___ Listed records

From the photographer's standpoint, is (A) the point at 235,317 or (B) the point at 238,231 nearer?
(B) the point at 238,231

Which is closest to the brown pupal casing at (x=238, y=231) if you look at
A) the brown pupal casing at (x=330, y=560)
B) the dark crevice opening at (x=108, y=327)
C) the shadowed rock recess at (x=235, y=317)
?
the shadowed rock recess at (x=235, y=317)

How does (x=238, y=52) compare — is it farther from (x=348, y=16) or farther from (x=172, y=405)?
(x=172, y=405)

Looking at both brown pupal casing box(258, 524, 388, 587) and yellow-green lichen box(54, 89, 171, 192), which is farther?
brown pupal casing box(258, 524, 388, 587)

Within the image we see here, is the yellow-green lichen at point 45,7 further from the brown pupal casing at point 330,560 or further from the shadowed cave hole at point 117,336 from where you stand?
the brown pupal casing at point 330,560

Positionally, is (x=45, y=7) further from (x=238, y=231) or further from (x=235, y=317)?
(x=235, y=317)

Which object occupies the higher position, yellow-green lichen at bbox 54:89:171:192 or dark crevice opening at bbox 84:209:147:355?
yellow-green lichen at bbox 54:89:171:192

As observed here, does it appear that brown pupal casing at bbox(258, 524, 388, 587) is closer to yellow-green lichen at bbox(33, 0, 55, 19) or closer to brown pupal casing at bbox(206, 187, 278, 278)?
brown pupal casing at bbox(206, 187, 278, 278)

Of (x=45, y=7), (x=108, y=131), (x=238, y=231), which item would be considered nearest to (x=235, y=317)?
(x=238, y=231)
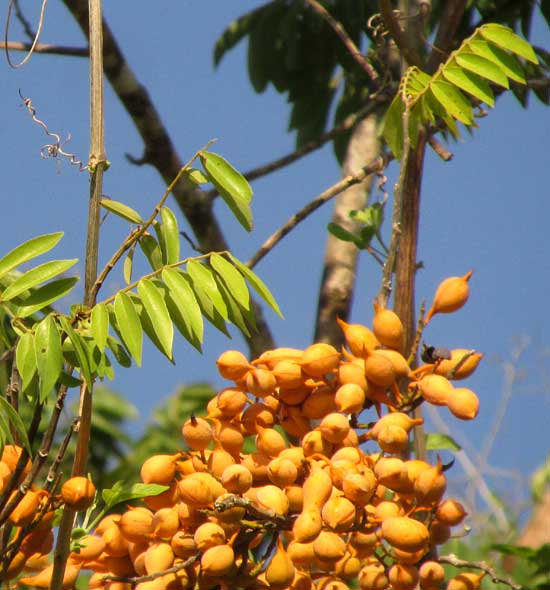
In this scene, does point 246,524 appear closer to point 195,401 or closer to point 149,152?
point 149,152

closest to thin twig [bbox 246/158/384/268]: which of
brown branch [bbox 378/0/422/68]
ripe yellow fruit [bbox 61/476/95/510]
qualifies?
brown branch [bbox 378/0/422/68]

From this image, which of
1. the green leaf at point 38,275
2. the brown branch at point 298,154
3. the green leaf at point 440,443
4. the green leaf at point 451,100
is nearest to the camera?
the green leaf at point 38,275

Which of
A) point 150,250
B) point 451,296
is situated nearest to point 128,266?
point 150,250

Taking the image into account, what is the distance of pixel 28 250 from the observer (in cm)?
140

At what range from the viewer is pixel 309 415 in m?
1.42

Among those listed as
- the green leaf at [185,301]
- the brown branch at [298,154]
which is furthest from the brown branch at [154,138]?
the green leaf at [185,301]

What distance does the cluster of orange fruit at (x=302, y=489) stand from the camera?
1.28 metres

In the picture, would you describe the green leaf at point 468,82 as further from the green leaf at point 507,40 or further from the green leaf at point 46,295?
the green leaf at point 46,295

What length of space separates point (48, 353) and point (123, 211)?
29 centimetres

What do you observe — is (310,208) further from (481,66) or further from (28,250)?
(28,250)

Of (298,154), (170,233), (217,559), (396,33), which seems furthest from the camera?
(298,154)

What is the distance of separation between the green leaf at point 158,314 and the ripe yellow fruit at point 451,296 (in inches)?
14.7

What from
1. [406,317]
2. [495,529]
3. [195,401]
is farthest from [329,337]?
[195,401]

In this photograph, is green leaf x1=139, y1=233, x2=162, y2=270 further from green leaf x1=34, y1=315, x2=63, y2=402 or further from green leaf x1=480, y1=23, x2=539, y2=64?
green leaf x1=480, y1=23, x2=539, y2=64
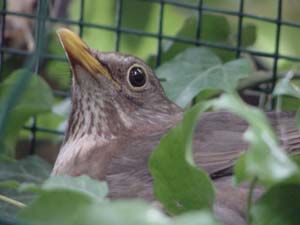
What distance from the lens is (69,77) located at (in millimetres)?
3588

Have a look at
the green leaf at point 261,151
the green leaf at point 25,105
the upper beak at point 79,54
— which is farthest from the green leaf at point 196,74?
the green leaf at point 261,151

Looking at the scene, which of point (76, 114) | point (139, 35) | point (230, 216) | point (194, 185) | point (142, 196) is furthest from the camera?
point (139, 35)

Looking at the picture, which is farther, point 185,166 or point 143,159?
point 143,159

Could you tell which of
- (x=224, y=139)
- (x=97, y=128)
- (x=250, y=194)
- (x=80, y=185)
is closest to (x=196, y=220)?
(x=250, y=194)

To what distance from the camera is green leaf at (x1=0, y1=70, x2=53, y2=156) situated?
3.23 meters

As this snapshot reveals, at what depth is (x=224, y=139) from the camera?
297 cm

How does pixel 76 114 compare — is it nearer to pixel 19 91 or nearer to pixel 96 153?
pixel 96 153

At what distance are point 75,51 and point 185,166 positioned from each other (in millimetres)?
1300

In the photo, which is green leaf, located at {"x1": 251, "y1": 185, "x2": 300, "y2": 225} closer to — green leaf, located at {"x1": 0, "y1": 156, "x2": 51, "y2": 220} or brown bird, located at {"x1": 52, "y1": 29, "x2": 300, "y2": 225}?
brown bird, located at {"x1": 52, "y1": 29, "x2": 300, "y2": 225}

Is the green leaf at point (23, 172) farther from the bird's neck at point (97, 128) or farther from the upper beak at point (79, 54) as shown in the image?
the upper beak at point (79, 54)

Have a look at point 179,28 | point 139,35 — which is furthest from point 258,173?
point 179,28

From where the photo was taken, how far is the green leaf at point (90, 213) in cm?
150

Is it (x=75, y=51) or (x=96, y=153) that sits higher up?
(x=75, y=51)

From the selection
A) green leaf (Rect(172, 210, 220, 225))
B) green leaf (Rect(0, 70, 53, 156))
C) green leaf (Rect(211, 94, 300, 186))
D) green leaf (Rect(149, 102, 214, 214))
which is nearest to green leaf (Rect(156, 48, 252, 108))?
green leaf (Rect(0, 70, 53, 156))
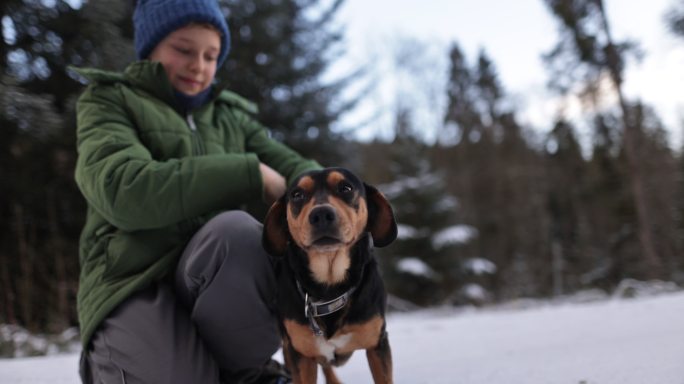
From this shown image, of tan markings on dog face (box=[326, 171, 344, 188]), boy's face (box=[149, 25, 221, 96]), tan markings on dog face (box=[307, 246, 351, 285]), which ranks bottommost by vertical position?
tan markings on dog face (box=[307, 246, 351, 285])

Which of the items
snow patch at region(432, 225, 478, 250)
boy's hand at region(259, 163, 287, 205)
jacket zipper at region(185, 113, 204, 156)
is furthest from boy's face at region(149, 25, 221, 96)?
snow patch at region(432, 225, 478, 250)

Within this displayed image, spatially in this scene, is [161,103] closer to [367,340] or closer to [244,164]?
[244,164]

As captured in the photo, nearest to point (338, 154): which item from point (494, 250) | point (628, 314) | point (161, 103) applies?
point (628, 314)

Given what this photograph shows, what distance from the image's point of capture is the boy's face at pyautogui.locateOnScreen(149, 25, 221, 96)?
2.16 meters

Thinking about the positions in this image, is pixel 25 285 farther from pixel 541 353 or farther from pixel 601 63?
pixel 601 63

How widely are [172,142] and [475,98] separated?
2611 centimetres

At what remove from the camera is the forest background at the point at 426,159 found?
498 cm

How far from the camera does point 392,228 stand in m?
1.86

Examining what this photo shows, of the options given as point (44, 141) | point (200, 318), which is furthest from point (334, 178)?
point (44, 141)

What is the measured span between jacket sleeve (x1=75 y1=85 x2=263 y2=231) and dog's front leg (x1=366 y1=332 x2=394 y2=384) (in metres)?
0.81

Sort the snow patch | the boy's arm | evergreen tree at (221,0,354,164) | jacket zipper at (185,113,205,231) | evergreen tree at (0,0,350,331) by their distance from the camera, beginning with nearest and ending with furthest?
jacket zipper at (185,113,205,231) → the boy's arm → evergreen tree at (0,0,350,331) → evergreen tree at (221,0,354,164) → the snow patch

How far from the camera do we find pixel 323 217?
166 centimetres

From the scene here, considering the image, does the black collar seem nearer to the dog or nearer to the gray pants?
the dog

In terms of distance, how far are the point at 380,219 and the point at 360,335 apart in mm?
477
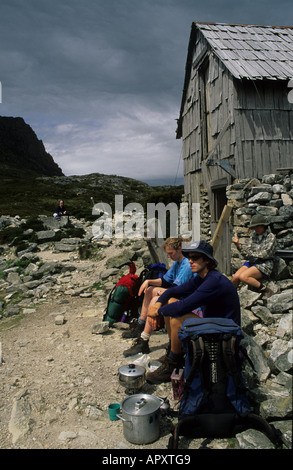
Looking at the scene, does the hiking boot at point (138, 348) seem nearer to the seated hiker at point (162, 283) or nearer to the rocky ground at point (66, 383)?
the seated hiker at point (162, 283)

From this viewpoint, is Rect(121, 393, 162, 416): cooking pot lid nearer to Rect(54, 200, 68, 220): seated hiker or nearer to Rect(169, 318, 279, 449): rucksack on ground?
Rect(169, 318, 279, 449): rucksack on ground

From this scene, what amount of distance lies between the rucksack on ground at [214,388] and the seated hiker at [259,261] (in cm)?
282

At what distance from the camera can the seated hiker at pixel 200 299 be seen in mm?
3590

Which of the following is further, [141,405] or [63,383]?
[63,383]

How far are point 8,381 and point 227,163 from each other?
6.72 meters

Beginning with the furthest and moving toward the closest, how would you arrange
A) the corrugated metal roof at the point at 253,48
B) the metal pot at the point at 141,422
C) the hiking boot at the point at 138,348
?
1. the corrugated metal roof at the point at 253,48
2. the hiking boot at the point at 138,348
3. the metal pot at the point at 141,422

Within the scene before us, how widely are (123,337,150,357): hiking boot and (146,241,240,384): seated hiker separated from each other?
708mm

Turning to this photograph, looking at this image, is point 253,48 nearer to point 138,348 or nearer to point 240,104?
point 240,104

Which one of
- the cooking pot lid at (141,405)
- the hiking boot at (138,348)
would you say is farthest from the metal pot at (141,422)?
the hiking boot at (138,348)

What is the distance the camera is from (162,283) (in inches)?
209

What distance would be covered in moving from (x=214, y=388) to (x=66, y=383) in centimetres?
221

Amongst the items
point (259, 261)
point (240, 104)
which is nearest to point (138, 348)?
point (259, 261)

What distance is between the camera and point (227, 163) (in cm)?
852

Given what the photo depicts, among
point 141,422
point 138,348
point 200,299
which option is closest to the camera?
point 141,422
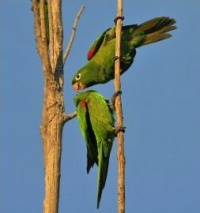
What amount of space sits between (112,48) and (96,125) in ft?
2.77

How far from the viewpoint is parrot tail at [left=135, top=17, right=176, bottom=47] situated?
4.81 m

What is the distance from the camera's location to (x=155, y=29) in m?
4.85

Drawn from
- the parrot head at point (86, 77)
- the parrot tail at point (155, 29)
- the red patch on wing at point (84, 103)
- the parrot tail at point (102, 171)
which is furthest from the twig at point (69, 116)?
the parrot tail at point (155, 29)

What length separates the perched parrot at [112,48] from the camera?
4656mm

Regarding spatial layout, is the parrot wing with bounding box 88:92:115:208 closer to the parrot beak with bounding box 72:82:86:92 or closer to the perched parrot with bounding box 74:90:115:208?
the perched parrot with bounding box 74:90:115:208

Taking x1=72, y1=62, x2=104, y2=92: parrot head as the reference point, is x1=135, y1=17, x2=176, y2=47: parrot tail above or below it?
above

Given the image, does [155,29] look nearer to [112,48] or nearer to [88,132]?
[112,48]

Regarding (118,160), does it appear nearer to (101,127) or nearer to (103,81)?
(101,127)

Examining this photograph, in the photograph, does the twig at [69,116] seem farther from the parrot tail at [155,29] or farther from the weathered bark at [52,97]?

______

> **What you need to do**: Rewrite every line, starting at the one containing "Taking x1=72, y1=62, x2=104, y2=92: parrot" and ending at the last line of the items, requests included, and shift each coordinate in the answers up by 135.

> **Correct response**:
Taking x1=72, y1=62, x2=104, y2=92: parrot head as the reference point, is x1=135, y1=17, x2=176, y2=47: parrot tail above or below it?
above

Given the image, does [155,29] look nearer to [112,48] or nearer to [88,132]?
[247,183]

Regarding (118,160), does it appear nearer to (101,127) or nearer to (103,81)?
(236,262)

Examining this photograph, in the photograph, does the twig at [69,116] seem farther from the parrot tail at [155,29] or farther from the weathered bark at [52,97]?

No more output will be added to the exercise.